A year after Barack Obama's inauguration as US President, what are the prospects of his promise to reconfigure politics as Americans know it?

Recent polls show Mr Obama to be the least popular President, at this stage of the term, among white voters for the last 30 years (that is, as long as this poll has been taken). Moreover, the gap between him and the next least popular President is significant.

Arguably, this poll result is not as meaningful as it looks. It only covers Presidents Ronald Reagan, George H.W. Bush, Bill Clinton and George W. Bush, none of whom began their tenure facing the twin challenges of economic disaster and a possibly unwinnable war in Afghanistan. And with unemployment at 10 per cent, Mr Obama's ratings could be a lot worse.

But, stage right, there enters the special election in Massachusetts to fill the late Senator Edward Kennedy's seat. (This is being written before the votes have been counted.)

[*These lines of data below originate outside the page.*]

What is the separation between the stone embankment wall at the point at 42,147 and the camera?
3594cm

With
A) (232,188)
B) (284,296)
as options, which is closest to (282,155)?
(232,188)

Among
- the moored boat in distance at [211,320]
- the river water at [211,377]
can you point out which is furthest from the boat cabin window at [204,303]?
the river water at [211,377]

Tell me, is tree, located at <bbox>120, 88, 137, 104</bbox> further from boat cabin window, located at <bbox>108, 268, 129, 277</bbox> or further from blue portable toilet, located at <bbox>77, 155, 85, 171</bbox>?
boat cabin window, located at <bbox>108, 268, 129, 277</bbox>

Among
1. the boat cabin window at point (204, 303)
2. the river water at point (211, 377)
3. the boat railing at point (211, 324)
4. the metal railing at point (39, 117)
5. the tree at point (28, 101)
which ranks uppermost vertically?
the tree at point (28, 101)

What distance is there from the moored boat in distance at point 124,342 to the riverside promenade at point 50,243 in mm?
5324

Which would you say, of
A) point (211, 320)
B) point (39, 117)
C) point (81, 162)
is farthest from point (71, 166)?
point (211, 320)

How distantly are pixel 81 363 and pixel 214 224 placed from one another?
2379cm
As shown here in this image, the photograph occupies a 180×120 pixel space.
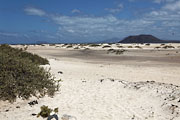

An ultra-Democrat state, a seat first occupied by Senator Kennedy in 1962 (and earlier by his brother, JFK), an initially popular Democrat candidate, Attorney General Martha Coakley... and it suddenly turns too close to call, with Mr Obama himself having to take time off over the weekend to campaign on behalf of his party's candidate, now the underdog. If her rival, state senator Scott Brown is elected, he would be the first Republican from Massachusetts to be elected to the US Senate in almost 40 years.

Yes, Ms Coakley committed cardinal mistakes, complacency and worse. But Mr Brown is running on an anti-Obama ticket. He is winning independent voters over - the same voters that Mr Obama made his own just over a year ago - on the battlecry of stopping Mr Obama's healthcare Bill from going through the US Senate.

Senator Kennedy's seat is the crucial 60th seat in the Senate that Mr Obama needs to stop the opposition from blocking his Bill... and to pass it through. If this Bill is blocked, it would be the end of Mr Obama's top (constructive) item on his domestic agenda.

Many commentators have pointed out the multiple ironies. Senator Kennedy campaigned passionately for higher healthcare coverage in his time. A few months after his death, the Senate race became so close that the same seat could be used to block the enactment of such a provision.

The sharpest ironies, however, have to do with how Mr Brown has run his campaign. He has managed to project Mr Obama, just a year in office, as the establishment: an elite establishment ready to tax and spend and intervene without warrant into people's lives. And he has shown fluency with the methods of the electronic campaigning, voter mobilisation and fund-raising. At a late stage of the race, he was raking in a million dollars a day.

In other words, Mr Brown has run his race in ways that resemble closely some of Mr Obama's own but on a very different agenda.

Of course, the political party that has to fix an economic mess is always punished, even when voters acknowledge that it did not create it. (Mr Brown has been careful not to have national Republican figures campaign along his side.)

Mr Obama's superstar status may even have hurt him, as voters have expected better economic results sooner and at less cost. (Whereas most mainstream economists not working for the White House have said the mistake was not to make the stimulus package even bigger.)

And some of Mr Obama's liberal base, led on to dream that one could have politics without politicking and Washington backroom compromises, may be disappointed by the deals that Mr Obama has had to cut.

He will probably bounce back. An able politician, although time has seen his ratings fall from the heights they reached last year, it has also confirmed that his ticket was certainly the better choice in 2008.

However, his difficulties show us that he has not reinvented politics, neither in methods nor in the coalitions he has built. And we can understand the degree to which his international behaviour is partly driven, classically, by domestic concerns.

His behaviour at Copenhagen was predictable (and indeed predicted): Whatever his convictions on climate change, he faces crucial mid-term elections later this year and cannot afford to have them turn out badly. Any strong commitment on climate change targets would have hurt him, especially in industrial states.

The recent US pressure to have Malta contribute to the efforts in Afghanistan can also be read in this light. To the Afghans, our contribution will not make much difference, especially to a cynical, corrupt, ungrateful President like Hamid Karzai, who told a US interviewer that his country will not miss the UN staff that recently pulled out.

But to the US it does: not for what we do on the ground but because we ratchet up the number of nations joining the effort under US leadership. Remember the US Ambassador underlining it was already 43?

The sheer number is meant to act as talisman in US politics: a potent symbol and argument for Mr Obama's restoration of US standing in the world and a quick "result" improving over the "isolated" years of George W. Bush. Needing to lead the US in a most difficult, unpopular war, he needs all the talismans he can get.